Sabır taşı olsan çatlarsın diye bir söz vardır..
Ülkede yaşananlar, KARABÜK Ölçeğinde ki vurdumduymazlık hayatın akışın da ki samimiyetsizlik ile samimiyet çizgisinde kalabilmek de bir yere kadar..
Ahlaksızlığı, haramı hayatın en renkli projesi sayanlar, kendilerini bekleyen trajedik son hesabına dahil etmiyor ve hesap sorulmayacağını sanarak bir kez daha yanılıyorlar…
Nerede kaybettik yaşam sevincini bilmiyoruz ama kayıp ilanları ile eski güvenli huzurlu günlerimizi arıyoruz…
Ülkede Kadınlar, Çocuklar, Gazeteciler yaralı kuşlar gibiler, İyi halden indirim almak isteyen sessiz bir çoğunluk tarafından seyrediliyorlar..
Nasıl bir aşı yapıldı ve tuttu bilim adamlarının bile nutku tutuldu, dostluk, saygı, sevgi bağları kurutuldu, kolay yoldan elde edilen “popülerlik” saygınlığı solladı. Para her kapıyı açınca namus kavramı kalmadı, güven duygusu sıfırlandı.
Bakın caddelerde yürüyenlere kavga çıkarmak için bir bakış yeterli oldu, SEN BANA NİYE BAKTIN, SEN KİMSİN ile başlayan aymazca kavgalar moda oldu…
Vurmak kırmak eyleminde vahşileşmeyi sever olduk.
Dedik ya bize ne yaptılarsa yaptılar aşı tuttu.
Artık ne verirsen ELİNLE O gelir seninle madundayız..
Birde ORHUN Anıtlarının bilmem kaç kez yazdığımız o meşhur satırların zifiri karanlığında..
Ne demiş ORHUNLAR..
“İktidara Gelirken Dostları ile Geldiler..
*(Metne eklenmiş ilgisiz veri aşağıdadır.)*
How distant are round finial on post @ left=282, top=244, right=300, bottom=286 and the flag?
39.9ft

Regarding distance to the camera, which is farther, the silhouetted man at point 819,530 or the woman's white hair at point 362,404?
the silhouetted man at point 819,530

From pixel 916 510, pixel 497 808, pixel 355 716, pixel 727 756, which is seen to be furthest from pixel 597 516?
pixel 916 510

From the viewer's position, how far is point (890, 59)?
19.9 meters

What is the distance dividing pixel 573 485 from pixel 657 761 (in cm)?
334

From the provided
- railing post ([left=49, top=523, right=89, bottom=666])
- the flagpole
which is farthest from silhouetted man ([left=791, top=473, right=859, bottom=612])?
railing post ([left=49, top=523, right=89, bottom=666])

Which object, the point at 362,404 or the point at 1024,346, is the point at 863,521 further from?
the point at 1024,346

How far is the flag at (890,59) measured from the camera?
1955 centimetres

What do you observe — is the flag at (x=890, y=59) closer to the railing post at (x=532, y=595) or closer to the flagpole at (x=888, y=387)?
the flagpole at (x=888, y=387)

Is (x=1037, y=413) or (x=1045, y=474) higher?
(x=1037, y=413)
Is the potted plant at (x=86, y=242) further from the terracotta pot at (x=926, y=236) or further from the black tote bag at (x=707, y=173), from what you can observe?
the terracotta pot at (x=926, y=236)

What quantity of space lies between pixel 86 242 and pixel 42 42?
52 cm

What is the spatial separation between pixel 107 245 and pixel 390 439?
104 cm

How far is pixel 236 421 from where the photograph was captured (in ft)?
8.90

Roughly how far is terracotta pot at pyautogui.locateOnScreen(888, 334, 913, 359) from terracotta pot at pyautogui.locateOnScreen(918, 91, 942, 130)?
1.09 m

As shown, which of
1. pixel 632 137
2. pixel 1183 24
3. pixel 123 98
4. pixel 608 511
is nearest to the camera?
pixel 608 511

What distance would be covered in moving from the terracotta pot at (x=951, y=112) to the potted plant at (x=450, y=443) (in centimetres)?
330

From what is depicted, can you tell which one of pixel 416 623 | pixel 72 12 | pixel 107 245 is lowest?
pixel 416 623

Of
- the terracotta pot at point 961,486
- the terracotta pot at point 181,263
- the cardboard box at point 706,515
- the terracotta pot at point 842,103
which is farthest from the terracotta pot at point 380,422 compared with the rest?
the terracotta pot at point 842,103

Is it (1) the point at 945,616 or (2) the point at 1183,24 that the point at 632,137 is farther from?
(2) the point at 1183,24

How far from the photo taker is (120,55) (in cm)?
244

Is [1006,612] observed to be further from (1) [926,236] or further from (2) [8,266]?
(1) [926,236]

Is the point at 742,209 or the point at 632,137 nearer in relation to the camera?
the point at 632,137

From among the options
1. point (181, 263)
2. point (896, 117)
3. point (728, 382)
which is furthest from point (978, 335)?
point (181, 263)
İktidardayken DÜŞMANLARI ile Dost Olmaya Çalıştılar…
İktidardan düştüklerinde, YANLARINDA DÜŞMANLARI Yoktu Ancak,
Dostları da Kalmamıştı..”
Yazımızdan alınacak hassasiyeti gösterecek, Siyasiler, Bürokratlar, İş İnsanları, Dostlar, Gazeteciler velhasıl Baylar, Bayanlar, Kulağınıza bizden KÜPE olsun..
Gün doğmadan neler doğar…! Bugün yediğiniz HURMALAR gelir sizi Tırmalar…
Biz kimleri gördük DÜN EFE Bugün ofisinde küfe…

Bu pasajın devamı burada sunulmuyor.